*Texto de partida:*
Esto es lo que quiere un nacionalista español para España, esto es lo que quiere un nacionalista catalán para Cataluña. Y este es el motivo por el que, pese al histerismo con que nos azota, el nacionalismo se lleva mal con los tiempos contemporáneos: hoy más que nunca nuestras identidades se entremezclan y comparten ciudades, bibliotecas, internet, la UE. El nacionalismo se lleva mal con la realidad.

Ahora bien, si el nacionalismo es una doctrina política, no un mero sentimiento amoroso, ¿es en ese apasionamiento hacia tu propio país en lo que consiste el patriotismo, al menos? Tampoco. Ser patriota no es cosa de sentimientos, y menos aún de sentimentalismos. Obras son amores y no buenas razones. El patriotismo se demuestra no por el ritmo de tus palpitaciones cardiacas ante un himno, sino en la medida en que te comprometes en ayudar a tu país. Al igual que ser buen hijo se demuestra en cómo tratas a tus padres, y no en cuántos poemas de amor encendido les dediques, ser buen patriota se percibe en qué haces por tus conciudadanos, no en los golpes de pecho que te inflijas mientras musitas el nombre de tu nación.

Por eso el patriotismo no es un sentimiento, sino una virtud. La virtud de cumplir con tus obligaciones hacia tus connacionales. Sentir afecto hacia ellos probablemente te ayudará (igual que ayuda en la relación con tus padres); pero en último término no son esas emociones lo esencial. Por mucho que le cueste a nuestra época, plagada de sentimentalismo, admitirlo.

De este modo podemos entender mucho mejor la frase de Camus. Cuando afirma que ama demasiado a su país como para caer en el nacionalismo, solo nos dice que si queremos de veras servir a nuestros conciudadanos no les obligaremos a compartir una misma identidad. Es una frase que nos invita a ser patriotas, pero no nacionalistas, precisamente porque indica que el nacionalismo perjudica a tu patria, a los tuyos, a aquellos hacia los que te ligan ciertas obligaciones especiales.

Llegados a este punto, siempre surge la pregunta típica de alguien que se considera ciudadano del mundo, no de una u otra nación, e inquiere: pero ¿por qué voy a tener ciertas obligaciones especiales hacia mis connacionales que no tengo hacia el resto de la humanidad? ¿Por qué debo comprometerme más con un español como yo que con un zimbabuense o un japonés? ¿No somos todos humanos y merecedores de igual consideración? ¡Viva la gente, la hay donde quiera que vas! ¡Viva la gente, es lo que nos gusta más!

*Lo que se pide:* Sigue escribiendo el texto sobre patriotismo y nacionalismo a partir de donde se detiene. No hace falta usar los registros.

*Datos registrados:*
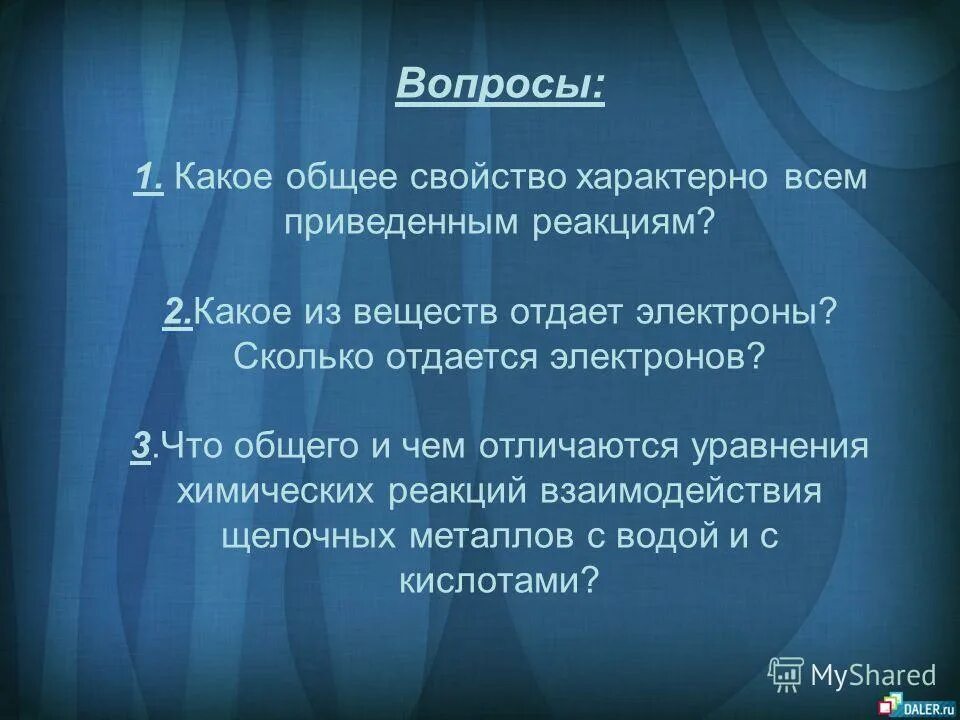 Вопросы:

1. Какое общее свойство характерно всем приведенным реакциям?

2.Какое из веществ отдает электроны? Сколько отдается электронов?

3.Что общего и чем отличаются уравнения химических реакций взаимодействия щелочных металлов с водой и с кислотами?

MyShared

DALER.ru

*Problema resuelto:*
Es sencillo, empero, responder a estas dudas. Podemos perfectamente admitir que, en efecto, todos los seres humanos tenemos una misma dignidad, sin que ello implique que tengamos las mismas obligaciones hacia todos. Mi vecina del quinto tiene la misma dignidad que usted, amigo lector (¡y eso que ella no me lee!). Pero si yo ensucio el portal de mi casa eso no le afectará a usted, aunque sí a ella. De igual modo, la dañaré mucho más que a usted si no pago las cuotas de mi comunidad de vecinos. Dicho de otra forma: existen vínculos que ya tengo de hecho con mi vecina, pero no con usted. Y esos vínculos especiales implican obligaciones especiales. Incluso el mero hecho de caminar al lado de un viandante desconocido que tropieza y cae al suelo ya crea hacia él un deber especial mío (el de ayudarle a levantarse), que no tengo hacia las personas que se tropiecen, o tengan experiencias aún peores, en estos mismos momentos en Reikiavik.

Una patria es eso, un conjunto de vínculos, una trama de relaciones. Esas relaciones conllevan automáticamente ciertos deberes que no existen con aquellos con los que tengo menos o escasa ligazón. Por supuesto, puedo empezar a entablar relaciones con otras personas, pero de momento negar las que tengo es solo un modo de escabullirme de mis obligaciones para con ellas. Y esta idea de que las relaciones con otros humanos creen obligaciones especiales no es extraña: todos vemos lógico que también los amigos posean obligaciones especiales hacia sus amigos; que los que van en un mismo barco cuiden entre todos de su barco; y que los padres tengan obligaciones hacia sus hijos que no tienen hacia el resto de niños del mundo. En un capítulo de la serie de televisión House un paciente afirma que no ve motivos para cuidar de modo especial a su crío, habiendo como hay en la Tierra tantas otras personitas que necesitan también el cuidado de un mayor. El doctor House acaba descubriendo que una parte del cuerpo de ese hombre le está fallando, pero de no ser así sospecharíamos que su ética tampoco marcha del todo bien.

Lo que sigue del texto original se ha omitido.